UNITED STATES

SECURITIES AND EXCHANGE COMMISSION

WASHINGTON, DC 20549

________________

 

POST-EFFECTIVE AMENDMENT NO. 1 TO

FORM S-8 REGISTRATION STATEMENT NO. 333-60750

 

REGISTRATION STATEMENT UNDER THE SECURITIES ACT OF 1933

________________

CAROLINA BANK HOLDINGS, INC.

(Exact name of registrant as specified in its charter)

 

North Carolina 56-2215437
(State or other jurisdiction of (I.R.S. Employer
incorporation or organization) Identification Number)

 

101 North Spring Street

Greensboro, North Carolina 27401

(Address of Principal Executive Offices and Zip Code)

 

Carolina Bank Holdings, Inc. 1997 Incentive Stock Option Plan

Carolina Bank Holdings, Inc. 1997 Nonqualified Stock Option Plan for Directors

(Full title of the plan)

 

Richard H. Moore

First Bancorp

Chief Executive Officer

300 SW Broad Street

Southern Pines, North Carolina 28387

(910) 246-2500

(Name, Address, and Telephone Number, Including Area Code, of Agent for Service)

________________________________

 

Copies of all communications, including communications sent to the Agent for Service, requested to:

 

B.T. Atkinson, Esq.

Nelson Mullins Riley & Scarborough LLP

Bank of America Corporate Center

42nd Floor

100 North Tryon Street

Charlotte, NC 28202

Telephone: (704) 417-3039

 

________________________________

Indicate by check mark whether the registrant is a large accelerated filer, an accelerated filer, a non-accelerated filer, or a smaller reporting company.
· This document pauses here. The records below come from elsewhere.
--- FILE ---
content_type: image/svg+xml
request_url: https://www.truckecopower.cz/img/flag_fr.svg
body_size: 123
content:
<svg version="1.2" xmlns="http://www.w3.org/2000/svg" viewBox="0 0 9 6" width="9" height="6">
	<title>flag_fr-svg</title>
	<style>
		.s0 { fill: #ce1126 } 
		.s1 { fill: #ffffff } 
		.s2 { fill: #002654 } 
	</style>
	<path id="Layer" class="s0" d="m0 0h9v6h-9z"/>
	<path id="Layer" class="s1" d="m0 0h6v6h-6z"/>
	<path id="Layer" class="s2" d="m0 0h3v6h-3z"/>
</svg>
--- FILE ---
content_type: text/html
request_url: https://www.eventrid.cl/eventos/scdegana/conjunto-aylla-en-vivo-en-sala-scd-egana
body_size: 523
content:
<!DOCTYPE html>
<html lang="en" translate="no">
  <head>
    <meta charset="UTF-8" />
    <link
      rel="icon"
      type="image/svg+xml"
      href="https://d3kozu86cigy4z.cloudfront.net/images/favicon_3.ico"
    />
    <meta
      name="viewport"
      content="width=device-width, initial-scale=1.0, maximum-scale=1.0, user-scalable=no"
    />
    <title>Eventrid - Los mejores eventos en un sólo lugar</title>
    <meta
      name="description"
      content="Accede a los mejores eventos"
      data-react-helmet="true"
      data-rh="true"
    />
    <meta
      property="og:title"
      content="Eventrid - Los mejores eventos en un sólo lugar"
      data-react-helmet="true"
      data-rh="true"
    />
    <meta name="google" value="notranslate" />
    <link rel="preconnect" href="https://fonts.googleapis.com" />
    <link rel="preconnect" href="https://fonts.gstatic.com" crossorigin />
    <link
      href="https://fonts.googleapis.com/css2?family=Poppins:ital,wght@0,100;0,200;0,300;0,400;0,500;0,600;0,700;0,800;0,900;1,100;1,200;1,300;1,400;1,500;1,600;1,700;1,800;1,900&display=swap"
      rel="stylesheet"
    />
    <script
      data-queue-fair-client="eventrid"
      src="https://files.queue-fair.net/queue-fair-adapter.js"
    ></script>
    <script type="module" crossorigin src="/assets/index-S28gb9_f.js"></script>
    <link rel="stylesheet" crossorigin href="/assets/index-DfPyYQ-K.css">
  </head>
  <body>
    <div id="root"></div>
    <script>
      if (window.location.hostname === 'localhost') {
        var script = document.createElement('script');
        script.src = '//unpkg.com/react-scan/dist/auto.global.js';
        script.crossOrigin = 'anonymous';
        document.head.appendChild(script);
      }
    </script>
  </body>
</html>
See the definitions of “large accelerated filer,” “accelerated filer,” and “smaller reporting company” in Rule 12b-2 of the Exchange Act.

 

Large accelerated filer ¨   Accelerated filer ý
Non-accelerated filer ¨ (Do not check if a smaller reporting company) Smaller reporting company ¨

 

 

EXPLANATORY NOTE

 

This Post-Effective Amendment relates to the Registration Statement on Form S-8 of Carolina Bank Holdings, Inc. (“ CLBH ”), a North Carolina corporation and the holding company for Carolina Bank, filed with the Securities and Exchange Commission (the “ SEC ”) on May 11, 2001 (Registration No. 333-60750) (the “ Registration Statement ”), registering 142,486 shares of common stock, par value $1.00 per share, under the Carolina Bank Holdings, Inc. 1997 Incentive Stock Option Plan and Carolina Bank Holdings, Inc. 1997 Nonqualified Stock Option Plan for Directors

 

On June 21, 2016, CLBH entered into an Agreement and Plan of Merger and Reorganization (the “ Merger Agreement ”) with First Bancorp (“ First Bancorp ”), a North Carolina corporation and the holding company for First Bank. Effective as of March 3, 2017, CLBH merged with and into First Bancorp, with First Bancorp as the surviving corporation, and Carolina Bank, a North Carolina state-chartered bank, also merged with and into First Bank, a North Carolina state-chartered bank, with First Bank surviving the merger and continuing its corporate existence.

 

In connection with the merger, CLBH has terminated all offerings of its common stock pursuant to the Registration Statement. In accordance with an undertaking made by CLBH in the Registration Statement to remove from registration, by means of a post-effective amendment, any securities that had been registered for issuance but remain unsold at the termination of the offering, CLBH hereby removes from registration any and all shares of common stock originally reserved under the Carolina Bank Holdings, Inc. 1997 Incentive Stock Option Plan and Carolina Bank Holdings, Inc. 1997 Nonqualified Stock Option Plan for Directors which are unsold as of the date hereof.

 

 

 

 

 

SIGNATURES

 

Pursuant to the requirements of the Securities Act of 1933, as amended, the Registrant certifies that it has reasonable grounds to believe that it meets all of the requirements for filing on Form S-8 and has duly caused this Post-Effective Amendment to the Registration Statement to be signed on its behalf by the undersigned, thereunto duly authorized, in the Town of Southern Pines, State of North Carolina, as of this 7th day of March, 2017.

 

 

  FIRST BANCORP ,
  Successor by Merger to Carolina Bank Holdings, Inc.
   
   
  By:   /s/ Richard H. Moore                         
  Richard H. Moore
  Chief Executive Officer

 

 

Note: No other person is required to sign this Post-Effective Amendment to the Registration Statement in reliance on Rule 478 of the Securities Act of 1933, as amended.